K-Anonymity (K-Member Micro-Aggregations)

For many use cases and tasks in an organization, de-identification is enough when you have to take care of privacy (for instance because the data was collected lawfully, which of course it was...). By using masking or (rotated) encryption, plaintext data is hidden. This is great if you want to retain patterns and value inside your data. However, there is no mathematical guarantee we can never re-identify any user based on patterns inside non-personal data.

There are cases where strict guarantees on the level of personality inside data are necessary (by default, or mandated by policies inside organizations). By definition, removing personality from data also includes removing potential information from the data.

If this is a trade-off you need to strike you can extend your pipelines with K-MMA: K-member micro aggregations.
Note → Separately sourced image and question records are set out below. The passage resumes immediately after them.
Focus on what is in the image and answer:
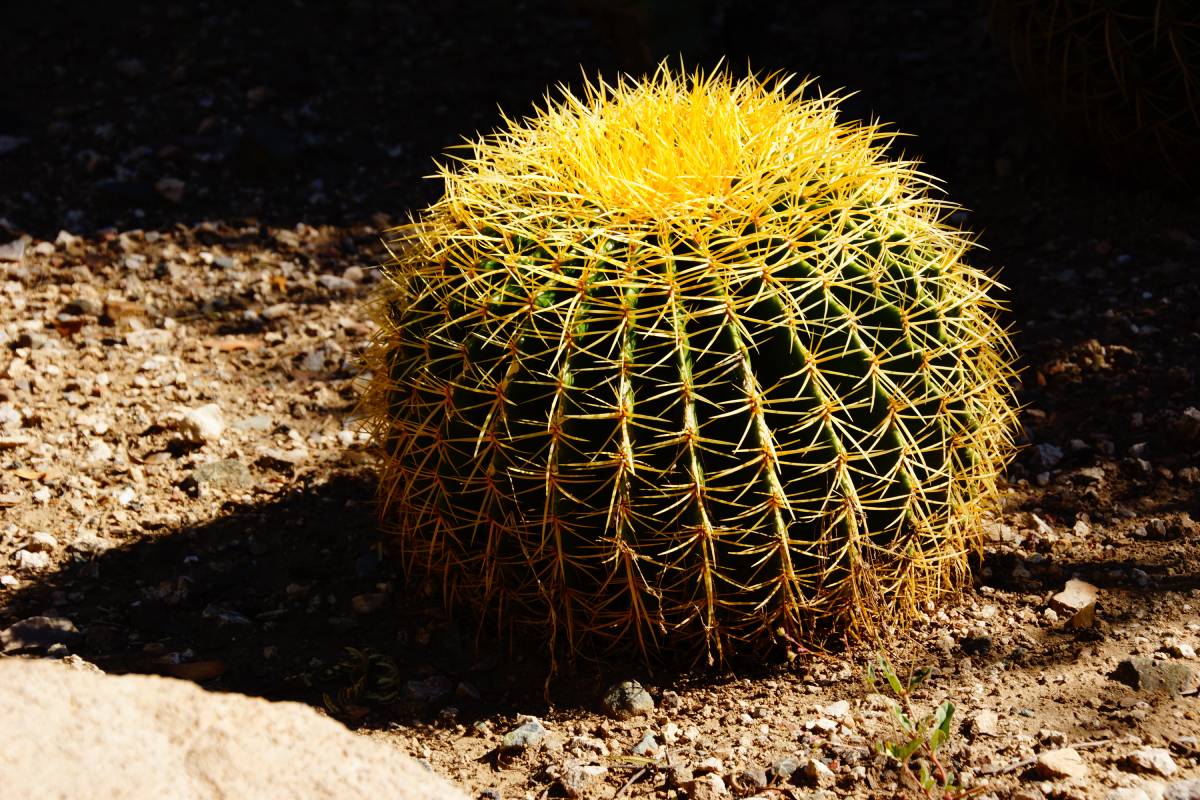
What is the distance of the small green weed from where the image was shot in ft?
7.89

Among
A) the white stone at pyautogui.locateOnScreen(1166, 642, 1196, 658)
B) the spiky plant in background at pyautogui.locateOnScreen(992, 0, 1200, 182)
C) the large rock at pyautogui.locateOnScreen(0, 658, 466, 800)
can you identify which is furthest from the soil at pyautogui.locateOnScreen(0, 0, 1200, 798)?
the large rock at pyautogui.locateOnScreen(0, 658, 466, 800)

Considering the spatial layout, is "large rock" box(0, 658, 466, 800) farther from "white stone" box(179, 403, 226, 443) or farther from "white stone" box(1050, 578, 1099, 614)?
"white stone" box(179, 403, 226, 443)

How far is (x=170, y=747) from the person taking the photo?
1900 millimetres

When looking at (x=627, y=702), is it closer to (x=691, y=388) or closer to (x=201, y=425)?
(x=691, y=388)

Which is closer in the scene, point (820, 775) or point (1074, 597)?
point (820, 775)

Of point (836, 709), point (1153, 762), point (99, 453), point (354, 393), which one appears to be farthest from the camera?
point (354, 393)

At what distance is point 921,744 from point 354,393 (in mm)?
2594

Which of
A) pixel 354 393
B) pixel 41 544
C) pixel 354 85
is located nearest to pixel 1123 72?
pixel 354 393

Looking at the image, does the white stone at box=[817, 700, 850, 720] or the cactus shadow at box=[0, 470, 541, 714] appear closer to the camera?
the white stone at box=[817, 700, 850, 720]

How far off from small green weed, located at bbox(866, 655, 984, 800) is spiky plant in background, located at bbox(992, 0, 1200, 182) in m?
2.80

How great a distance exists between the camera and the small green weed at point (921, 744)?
2.41 metres

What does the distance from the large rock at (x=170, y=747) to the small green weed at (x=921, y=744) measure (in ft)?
3.11

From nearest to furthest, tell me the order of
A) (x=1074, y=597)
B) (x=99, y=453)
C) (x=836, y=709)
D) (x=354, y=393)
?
(x=836, y=709) → (x=1074, y=597) → (x=99, y=453) → (x=354, y=393)

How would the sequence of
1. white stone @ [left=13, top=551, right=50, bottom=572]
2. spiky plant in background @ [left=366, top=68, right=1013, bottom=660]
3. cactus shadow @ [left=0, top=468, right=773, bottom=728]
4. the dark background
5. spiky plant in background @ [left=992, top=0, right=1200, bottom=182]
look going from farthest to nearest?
the dark background
spiky plant in background @ [left=992, top=0, right=1200, bottom=182]
white stone @ [left=13, top=551, right=50, bottom=572]
cactus shadow @ [left=0, top=468, right=773, bottom=728]
spiky plant in background @ [left=366, top=68, right=1013, bottom=660]
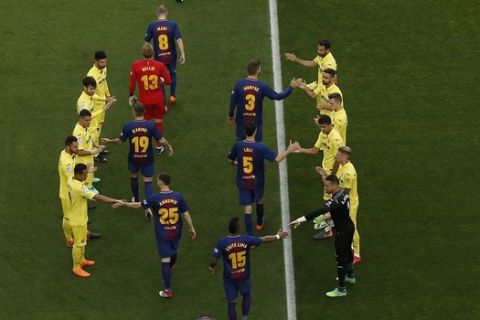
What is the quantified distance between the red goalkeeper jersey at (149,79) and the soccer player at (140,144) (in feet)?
4.26

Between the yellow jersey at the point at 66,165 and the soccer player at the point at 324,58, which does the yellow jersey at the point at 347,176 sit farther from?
the yellow jersey at the point at 66,165

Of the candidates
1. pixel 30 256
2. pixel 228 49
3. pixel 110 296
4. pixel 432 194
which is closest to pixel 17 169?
pixel 30 256

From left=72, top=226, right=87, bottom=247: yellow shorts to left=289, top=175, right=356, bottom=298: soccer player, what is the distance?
11.7 feet

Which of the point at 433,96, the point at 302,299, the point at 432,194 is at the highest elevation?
the point at 433,96

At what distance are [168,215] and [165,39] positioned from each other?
5.41 meters

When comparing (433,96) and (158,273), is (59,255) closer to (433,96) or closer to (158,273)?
(158,273)

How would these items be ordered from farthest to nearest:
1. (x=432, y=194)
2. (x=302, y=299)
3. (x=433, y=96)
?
(x=433, y=96), (x=432, y=194), (x=302, y=299)

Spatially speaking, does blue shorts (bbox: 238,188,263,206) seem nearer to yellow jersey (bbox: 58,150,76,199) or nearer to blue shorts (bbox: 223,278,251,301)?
blue shorts (bbox: 223,278,251,301)

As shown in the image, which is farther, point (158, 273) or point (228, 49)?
point (228, 49)

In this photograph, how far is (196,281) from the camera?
20344 millimetres

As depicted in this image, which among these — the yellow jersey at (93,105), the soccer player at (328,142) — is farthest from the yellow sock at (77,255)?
the soccer player at (328,142)

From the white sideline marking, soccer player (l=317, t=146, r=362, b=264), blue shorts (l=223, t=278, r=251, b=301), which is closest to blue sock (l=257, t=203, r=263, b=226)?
the white sideline marking

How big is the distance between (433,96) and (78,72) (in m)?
7.52

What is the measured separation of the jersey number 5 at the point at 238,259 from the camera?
1836 centimetres
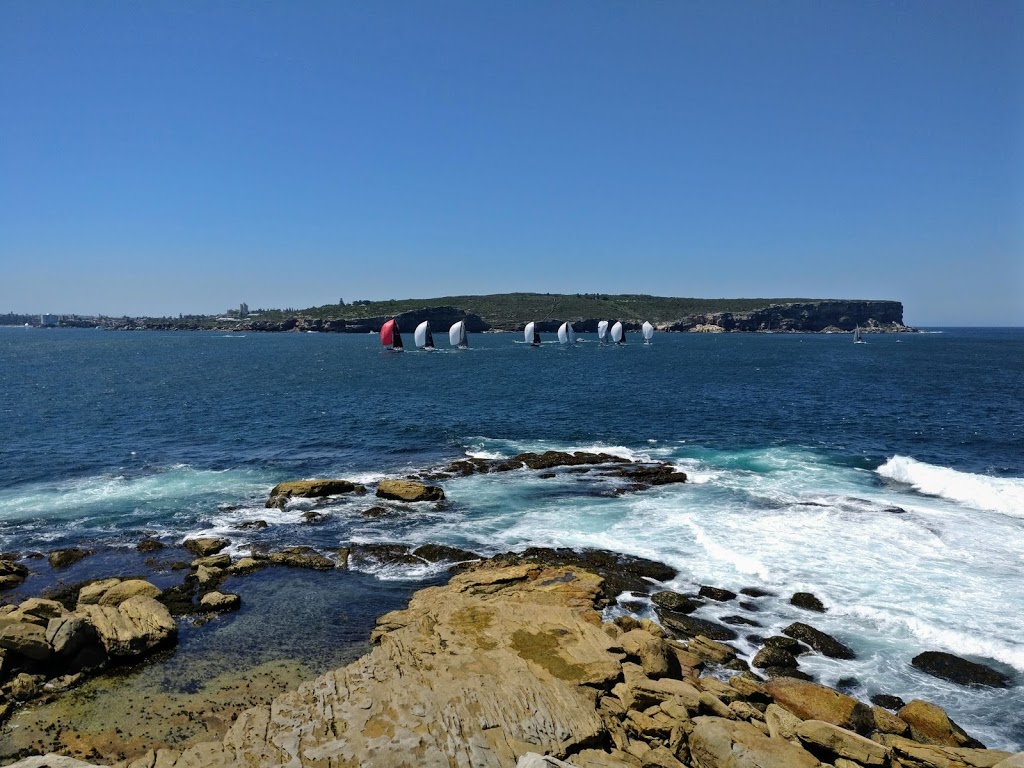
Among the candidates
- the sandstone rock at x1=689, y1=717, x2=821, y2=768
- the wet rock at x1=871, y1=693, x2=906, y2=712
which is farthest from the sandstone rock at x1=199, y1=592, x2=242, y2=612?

K-Member Micro Aggregations and K-anonymity

A common way to describe how hard re-identification of your data is, is by the means of k-anonymity. A dataset is said to be k-anonymous if and only if for any data subject at least k-1 other data subjects have the same characteristics. These characteristics are based on a set of Quasi Identifiers (see definitions). With k-Member Micro-Aggregations we can guarantee that for each row of the Quasi Identifiers you define at least k-1 rows exist with the same values.
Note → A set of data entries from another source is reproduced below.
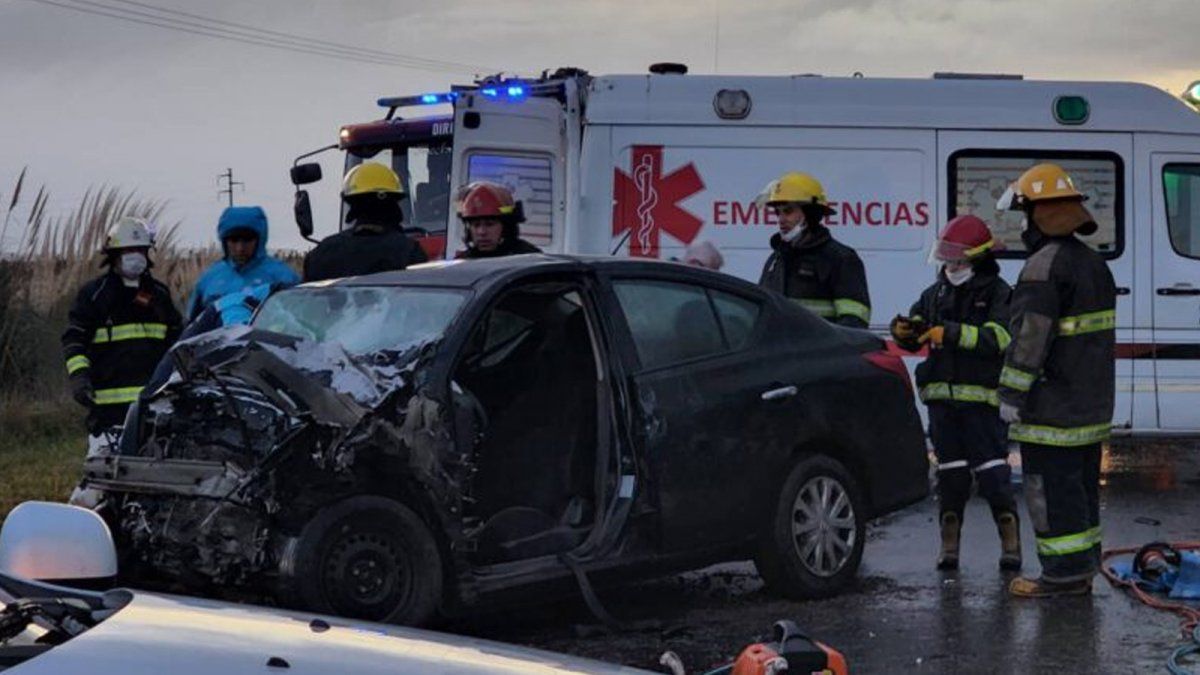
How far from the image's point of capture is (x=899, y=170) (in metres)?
12.6

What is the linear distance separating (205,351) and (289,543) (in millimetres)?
963

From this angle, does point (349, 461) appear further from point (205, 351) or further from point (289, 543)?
point (205, 351)

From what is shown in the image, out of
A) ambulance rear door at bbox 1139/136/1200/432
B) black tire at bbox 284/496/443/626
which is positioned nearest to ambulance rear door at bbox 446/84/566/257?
ambulance rear door at bbox 1139/136/1200/432

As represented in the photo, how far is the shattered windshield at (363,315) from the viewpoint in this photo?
24.6ft

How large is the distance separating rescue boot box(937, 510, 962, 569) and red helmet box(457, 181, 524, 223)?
8.76ft

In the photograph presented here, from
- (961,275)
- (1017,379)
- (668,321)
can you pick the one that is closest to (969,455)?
(961,275)

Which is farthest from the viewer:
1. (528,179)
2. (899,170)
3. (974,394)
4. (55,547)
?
(528,179)

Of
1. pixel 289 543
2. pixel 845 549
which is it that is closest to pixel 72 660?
pixel 289 543

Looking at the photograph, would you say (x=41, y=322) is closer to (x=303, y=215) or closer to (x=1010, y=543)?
(x=303, y=215)

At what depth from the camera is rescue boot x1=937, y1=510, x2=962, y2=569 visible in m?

To illustrate this principle, consider the following example. We generate some random data that resembles some sort of ecommerce platform. We created a data contract with the following simple schema:

nodes:
  - type: STRING
    name: transactionId
    repeated: false
    required: true
  - type: STRING
    name: userId
  - type: STRING
    name: email
  - type: INTEGER
    name: age
  - type: STRING
    name: size
  - type: INTEGER
    name: transactionAmount
  - type: STRING
    name: items
  - type: STRING
    name: hairColor
  - type: INTEGER
    name: itemCount
  - type: STRING
    name: date
  - type: INTEGER
    name: purpose

A sample of the generated data:

transactionId	userId	email	age	size	hairColor	transactionAmount	items	itemCount	date	purpose
861200791	533445	jeffreypowell@hotmail.com	33	XS	red	123	[19063]	1	2022-08-30 15:44:44	1
733970993	468355	forbeserik@gmail.com	16	S	brown	46	[13342, 12309, 13755, 10134]	4	2022-07-19 15:44:44	2
494723158	553892	wboone@gmail.com	64	XS	black	73	[13342, 10773, 12442]	3	2022-06-18 15:44:44	2

Data contract annotation for K-Anonymity

For using micro-aggregations, additional information in the data contract is required. For each of the quasi-identifiers we differentiate between three different statistical data types.

Numerical: numerical data type with natural ordering, e.g. age in years
Nominal: categorical data without ordering, e.g. a person's hair color
Ordinal: categorical data with a specific order, e.g. clothing size (S, M, L, ...)

We define the quasi-identifiers in the FieldMetadata.

{
  "data_contract": {
    ...,
    "field_metadata": [
      {
        "field_name": "size",
        "personal_data_config": {
          "is_quasi_id": true
        },
        "statistical_data_type": "ORDINAL",
        "ordinal_values": [
          "XS",
          "S",
          "M",
          "L",
          "XL"
        ]
      },
      {
        "field_name": "age",
        "personal_data_config": {
          "is_quasi_id": true
        },
        "statistical_data_type": "NUMERICAL"
      },
      {
        "field_name": "transactionAmount",
        "personal_data_config": {
          "is_quasi_id": true
        },
        "statistical_data_type": "NUMERICAL"
      },
      {
        "field_name": "hairColor",
        "personal_data_config": {
          "is_quasi_id": true
        },
        "statistical_data_type": "NOMINAL"
      }
    ]
  }
}

Define the field_name corresponding to the header of the column
Indicate the field is a quasi-identifier
Define the statistical data type (NUMERICAL, NOMINAL, ORDINAL)
If your column has ordinal data, you should define the ordinal_values in their respective order

Hence, for the micro-aggregations we will only use four columns of the data. A sample is found below.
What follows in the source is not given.